Selected passage >>
Three days later I was aboard a ship on my way back to England and just prior to leaving I was issued with an other ranks uniform, adding my badges of rank, to replace my tattered garments. It is of interest that I was debited with the cost of it a month or so later – officers were, after all, expected to provide their own uniforms.

We then sailed through still-hazardous seas to Scotland, where I was further interrogated by military intelligence. To this day I remain puzzled as to what it was that I could tell them that was so special that my deliverance had to be kept so secret that my wife, who was serving with the WAAF, was not told of it until my arrival in Scotland (although it must be said that there was considerably more important signal traffic between Italy and England at the time). Since the Fontanellato breakout in September 1943, she had been unaware if I was still alive, although in late April 1944 she had received a letter from the War Office informing her of a report that I had been reported as seen in the northern mountains, on Mount Fumaiolo, the previous October.

Recorded data >>
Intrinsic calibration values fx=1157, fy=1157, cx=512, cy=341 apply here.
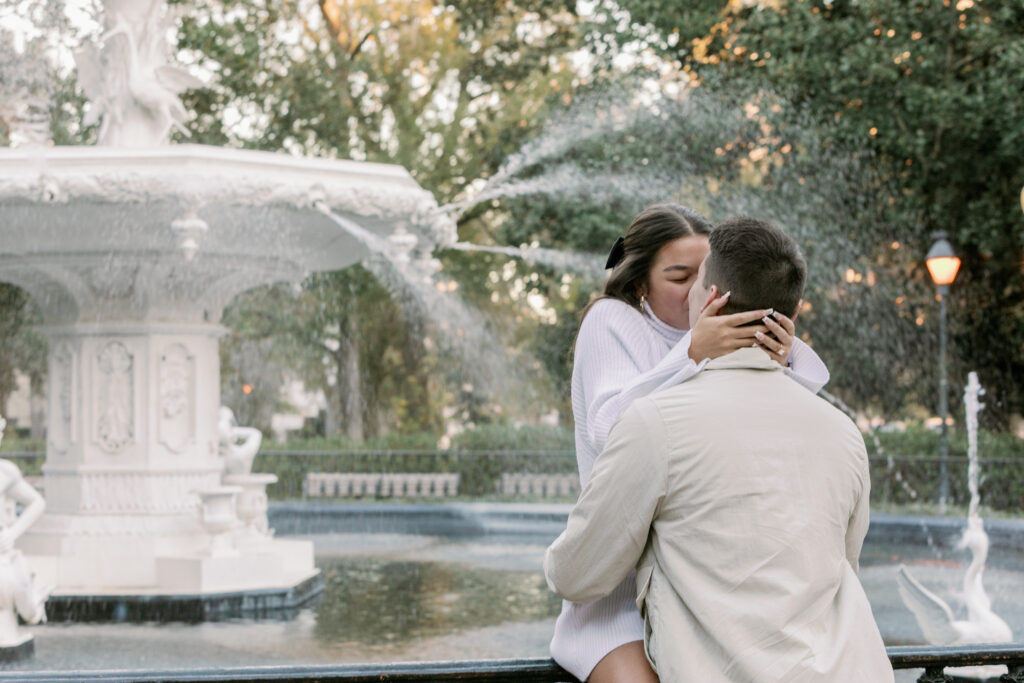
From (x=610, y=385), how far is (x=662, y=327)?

Your instructions >>
Reproduce everything from "Three days later" down to "their own uniforms." in the account of the return to England, replacing "tattered garments" with "worn-out clothes".

Answer >>
Three days later I was aboard a ship on my way back to England and just prior to leaving I was issued with an other ranks uniform, adding my badges of rank, to replace my worn-out clothes. It is of interest that I was debited with the cost of it a month or so later – officers were, after all, expected to provide their own uniforms.